Our three days in the Hoanib were incredible, as it is a protected area with no hunting or settlements. We saw an incredible amount of wildlife up close because they were much less timid than in other areas. In fact, we could not go out of sight of one another because of the fresh lion tracks we found 70 meters from camp! The Hoanib was amazing and in short we saw giraffes 100 meters from camp which Taylor and Wyatt nearly walked up to, on a game drive Wyatt and Jess saw a group of five lions and Mal, Leah and I were startled one morning by a troop of baboons fighting 150 meters away. When we finally had to leave the Hoanib we stopped at a traditional Himba village and Leah, Maddie and I were able to talk with a Himba woman while the others walked around the village. Vehi explained the meaning behind their traditional dress and then we were able to look at the many crafts they made.

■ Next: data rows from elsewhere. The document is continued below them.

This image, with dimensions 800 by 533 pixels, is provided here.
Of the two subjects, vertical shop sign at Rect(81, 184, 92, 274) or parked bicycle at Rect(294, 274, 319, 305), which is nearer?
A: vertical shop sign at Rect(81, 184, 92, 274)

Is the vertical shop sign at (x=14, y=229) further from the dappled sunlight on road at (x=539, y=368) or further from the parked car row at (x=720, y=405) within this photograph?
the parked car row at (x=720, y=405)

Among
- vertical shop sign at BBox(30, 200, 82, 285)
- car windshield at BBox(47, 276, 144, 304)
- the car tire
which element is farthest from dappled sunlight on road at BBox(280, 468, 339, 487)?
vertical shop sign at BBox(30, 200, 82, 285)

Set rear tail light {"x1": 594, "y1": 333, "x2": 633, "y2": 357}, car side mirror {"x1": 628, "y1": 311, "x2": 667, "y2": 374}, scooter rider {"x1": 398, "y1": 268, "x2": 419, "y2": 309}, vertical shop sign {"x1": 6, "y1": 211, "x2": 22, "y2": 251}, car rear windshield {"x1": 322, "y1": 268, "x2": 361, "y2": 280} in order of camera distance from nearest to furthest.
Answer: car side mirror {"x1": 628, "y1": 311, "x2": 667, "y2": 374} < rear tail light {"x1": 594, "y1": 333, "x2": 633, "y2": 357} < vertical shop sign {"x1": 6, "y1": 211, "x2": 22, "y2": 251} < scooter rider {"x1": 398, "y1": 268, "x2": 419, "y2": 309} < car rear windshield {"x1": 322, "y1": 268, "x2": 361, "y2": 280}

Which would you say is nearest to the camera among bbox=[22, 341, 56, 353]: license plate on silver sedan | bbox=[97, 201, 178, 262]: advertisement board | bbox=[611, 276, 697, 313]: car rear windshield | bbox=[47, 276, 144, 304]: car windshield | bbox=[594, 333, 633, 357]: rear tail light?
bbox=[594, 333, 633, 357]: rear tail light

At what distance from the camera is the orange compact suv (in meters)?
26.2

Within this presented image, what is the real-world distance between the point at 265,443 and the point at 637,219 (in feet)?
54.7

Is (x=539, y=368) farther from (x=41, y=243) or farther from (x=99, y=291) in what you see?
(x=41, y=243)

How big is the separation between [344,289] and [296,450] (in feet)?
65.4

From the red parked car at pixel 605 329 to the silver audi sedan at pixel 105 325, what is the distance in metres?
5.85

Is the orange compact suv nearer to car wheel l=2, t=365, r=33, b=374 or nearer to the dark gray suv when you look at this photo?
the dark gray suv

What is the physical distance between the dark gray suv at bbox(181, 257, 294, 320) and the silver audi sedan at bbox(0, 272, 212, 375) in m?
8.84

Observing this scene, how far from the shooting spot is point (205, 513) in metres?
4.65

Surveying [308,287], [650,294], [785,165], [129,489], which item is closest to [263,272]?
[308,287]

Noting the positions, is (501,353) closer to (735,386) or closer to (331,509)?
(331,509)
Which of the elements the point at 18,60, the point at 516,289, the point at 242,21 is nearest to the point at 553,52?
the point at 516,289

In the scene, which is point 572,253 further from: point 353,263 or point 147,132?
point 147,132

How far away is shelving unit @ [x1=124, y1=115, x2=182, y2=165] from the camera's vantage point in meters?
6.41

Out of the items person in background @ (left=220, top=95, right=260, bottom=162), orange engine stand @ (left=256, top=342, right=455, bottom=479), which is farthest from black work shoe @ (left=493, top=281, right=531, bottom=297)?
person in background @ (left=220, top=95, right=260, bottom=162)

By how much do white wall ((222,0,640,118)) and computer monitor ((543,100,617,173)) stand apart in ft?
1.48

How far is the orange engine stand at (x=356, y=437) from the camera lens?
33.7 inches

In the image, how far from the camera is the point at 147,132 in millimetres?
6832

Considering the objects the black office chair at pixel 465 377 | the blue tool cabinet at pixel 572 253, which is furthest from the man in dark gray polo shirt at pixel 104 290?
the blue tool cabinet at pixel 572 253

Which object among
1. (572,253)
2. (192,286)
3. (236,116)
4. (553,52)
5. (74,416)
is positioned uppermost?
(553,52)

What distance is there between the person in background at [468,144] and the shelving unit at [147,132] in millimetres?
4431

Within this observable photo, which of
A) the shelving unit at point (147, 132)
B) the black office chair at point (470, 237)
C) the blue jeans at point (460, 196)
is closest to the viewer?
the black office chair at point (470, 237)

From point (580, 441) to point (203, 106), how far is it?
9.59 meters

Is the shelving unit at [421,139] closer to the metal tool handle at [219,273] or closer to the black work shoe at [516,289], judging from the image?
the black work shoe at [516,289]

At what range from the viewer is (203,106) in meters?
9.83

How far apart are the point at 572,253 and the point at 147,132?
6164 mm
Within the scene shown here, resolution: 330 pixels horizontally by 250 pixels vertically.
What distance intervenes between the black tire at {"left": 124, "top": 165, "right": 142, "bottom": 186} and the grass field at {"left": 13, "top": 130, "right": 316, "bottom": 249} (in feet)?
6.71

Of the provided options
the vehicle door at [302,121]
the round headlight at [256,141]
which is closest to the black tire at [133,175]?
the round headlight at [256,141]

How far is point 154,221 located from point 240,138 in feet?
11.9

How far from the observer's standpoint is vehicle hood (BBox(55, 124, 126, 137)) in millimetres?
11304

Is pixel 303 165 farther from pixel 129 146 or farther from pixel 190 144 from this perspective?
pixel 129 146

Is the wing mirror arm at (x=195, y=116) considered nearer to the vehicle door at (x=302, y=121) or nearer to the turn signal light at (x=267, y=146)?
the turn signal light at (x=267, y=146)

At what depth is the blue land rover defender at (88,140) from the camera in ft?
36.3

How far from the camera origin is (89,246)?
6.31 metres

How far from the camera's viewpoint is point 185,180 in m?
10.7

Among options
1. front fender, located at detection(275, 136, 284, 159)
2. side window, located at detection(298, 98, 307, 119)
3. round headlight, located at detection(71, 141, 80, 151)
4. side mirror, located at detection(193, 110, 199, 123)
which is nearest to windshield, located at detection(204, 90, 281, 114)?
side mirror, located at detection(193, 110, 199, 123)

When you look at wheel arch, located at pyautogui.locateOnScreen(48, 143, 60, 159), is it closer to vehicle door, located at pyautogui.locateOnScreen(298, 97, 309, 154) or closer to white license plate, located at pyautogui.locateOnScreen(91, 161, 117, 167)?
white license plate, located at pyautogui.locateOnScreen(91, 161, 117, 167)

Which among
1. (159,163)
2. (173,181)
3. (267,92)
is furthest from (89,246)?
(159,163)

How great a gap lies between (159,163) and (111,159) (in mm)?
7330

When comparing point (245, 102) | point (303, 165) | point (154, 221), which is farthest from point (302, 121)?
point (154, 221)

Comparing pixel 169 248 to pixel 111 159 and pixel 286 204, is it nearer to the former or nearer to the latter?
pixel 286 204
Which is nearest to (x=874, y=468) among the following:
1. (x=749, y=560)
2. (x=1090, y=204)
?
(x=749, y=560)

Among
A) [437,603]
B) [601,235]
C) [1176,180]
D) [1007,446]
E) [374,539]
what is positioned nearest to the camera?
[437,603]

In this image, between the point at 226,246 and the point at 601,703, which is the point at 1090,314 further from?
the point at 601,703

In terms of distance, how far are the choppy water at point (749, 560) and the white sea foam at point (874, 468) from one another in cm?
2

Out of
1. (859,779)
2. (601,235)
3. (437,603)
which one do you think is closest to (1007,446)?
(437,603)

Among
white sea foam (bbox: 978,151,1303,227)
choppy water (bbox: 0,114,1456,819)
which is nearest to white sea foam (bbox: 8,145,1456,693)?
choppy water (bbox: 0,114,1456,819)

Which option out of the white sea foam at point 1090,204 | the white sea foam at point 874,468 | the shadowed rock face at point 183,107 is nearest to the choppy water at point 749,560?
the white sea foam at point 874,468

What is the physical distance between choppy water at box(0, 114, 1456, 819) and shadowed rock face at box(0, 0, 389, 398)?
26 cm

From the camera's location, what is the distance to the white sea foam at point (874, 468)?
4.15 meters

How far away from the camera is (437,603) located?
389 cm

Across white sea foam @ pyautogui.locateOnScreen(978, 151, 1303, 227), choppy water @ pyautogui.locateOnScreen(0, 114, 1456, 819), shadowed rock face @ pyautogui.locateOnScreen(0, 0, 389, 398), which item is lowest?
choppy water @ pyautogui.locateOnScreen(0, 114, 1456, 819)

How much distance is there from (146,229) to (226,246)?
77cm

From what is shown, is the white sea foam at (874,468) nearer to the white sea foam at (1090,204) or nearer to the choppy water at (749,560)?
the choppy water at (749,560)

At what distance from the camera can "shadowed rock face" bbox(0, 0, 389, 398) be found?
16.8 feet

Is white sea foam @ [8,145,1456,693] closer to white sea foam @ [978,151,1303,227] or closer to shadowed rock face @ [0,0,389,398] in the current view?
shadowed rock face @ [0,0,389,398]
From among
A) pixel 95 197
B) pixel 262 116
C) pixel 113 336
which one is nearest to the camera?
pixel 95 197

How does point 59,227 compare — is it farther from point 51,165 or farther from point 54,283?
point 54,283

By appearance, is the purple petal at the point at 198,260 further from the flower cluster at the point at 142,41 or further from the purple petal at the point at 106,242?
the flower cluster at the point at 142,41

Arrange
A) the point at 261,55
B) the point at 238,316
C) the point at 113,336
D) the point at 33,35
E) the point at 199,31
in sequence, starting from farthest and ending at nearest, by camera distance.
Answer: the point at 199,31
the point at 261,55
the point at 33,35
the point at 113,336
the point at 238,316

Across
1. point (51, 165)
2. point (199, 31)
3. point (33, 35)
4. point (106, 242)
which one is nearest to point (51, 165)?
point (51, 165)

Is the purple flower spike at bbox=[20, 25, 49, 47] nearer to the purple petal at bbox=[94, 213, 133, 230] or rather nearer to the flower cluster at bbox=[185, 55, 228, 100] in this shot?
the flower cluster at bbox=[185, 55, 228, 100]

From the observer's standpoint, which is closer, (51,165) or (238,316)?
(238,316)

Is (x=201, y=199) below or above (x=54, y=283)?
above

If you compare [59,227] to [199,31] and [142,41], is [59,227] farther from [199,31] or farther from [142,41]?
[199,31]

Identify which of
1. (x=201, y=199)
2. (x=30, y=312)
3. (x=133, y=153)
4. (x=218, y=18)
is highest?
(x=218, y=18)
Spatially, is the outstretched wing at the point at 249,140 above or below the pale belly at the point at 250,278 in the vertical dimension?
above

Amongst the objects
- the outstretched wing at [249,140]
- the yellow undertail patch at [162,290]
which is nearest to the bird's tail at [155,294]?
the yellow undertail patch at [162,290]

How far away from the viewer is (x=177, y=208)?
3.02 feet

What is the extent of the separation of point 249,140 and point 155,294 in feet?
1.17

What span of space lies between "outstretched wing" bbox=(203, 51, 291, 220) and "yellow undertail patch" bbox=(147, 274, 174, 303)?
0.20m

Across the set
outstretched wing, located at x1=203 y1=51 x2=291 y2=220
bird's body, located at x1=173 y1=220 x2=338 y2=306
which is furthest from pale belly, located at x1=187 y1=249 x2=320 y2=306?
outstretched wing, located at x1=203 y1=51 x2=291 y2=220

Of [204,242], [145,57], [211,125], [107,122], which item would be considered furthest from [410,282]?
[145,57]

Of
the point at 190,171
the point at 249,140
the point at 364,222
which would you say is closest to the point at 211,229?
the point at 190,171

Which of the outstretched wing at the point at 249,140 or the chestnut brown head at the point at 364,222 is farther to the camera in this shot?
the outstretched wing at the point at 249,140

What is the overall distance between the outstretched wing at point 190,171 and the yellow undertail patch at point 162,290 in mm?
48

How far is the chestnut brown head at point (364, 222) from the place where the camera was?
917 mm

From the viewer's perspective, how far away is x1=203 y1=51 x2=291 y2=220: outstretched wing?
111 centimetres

To me this trip has been a lesson in recognizing the material that fills life, not the activities that life is scheduled around, but the real substance which gives meaning to an experience. Being here I have attempted to live fully – for each minute – to shrug off the dwelling in past mistakes or thoughts of a future which will always be beyond the reach of the present. And what I’ve found is this experience, life itself, is made of minute upon minute and is best tasted when unpredictable and unexpected.
Our most valuable moments have been the suddenly hilarious that have reduced us to being doubled over in laughter, the stunningly meaningful that leave us speechlessly lost in our own thoughts, the absolutely ridiculous which cause us to cock our heads in puzzlement at our reality, and the strikingly heartfelt when the new family we have here becomes apparent. So if there is to be a theme of the trip, so far in my eyes, it is these unexpected moments that we have lived to the fullest.
To sum up the truth I have found thus far I can offer the simple quote of another: “The only way to live is by accepting each minute as an unrepeatable miracle. Which is exactly what it is – a miracle and unrepeatable.”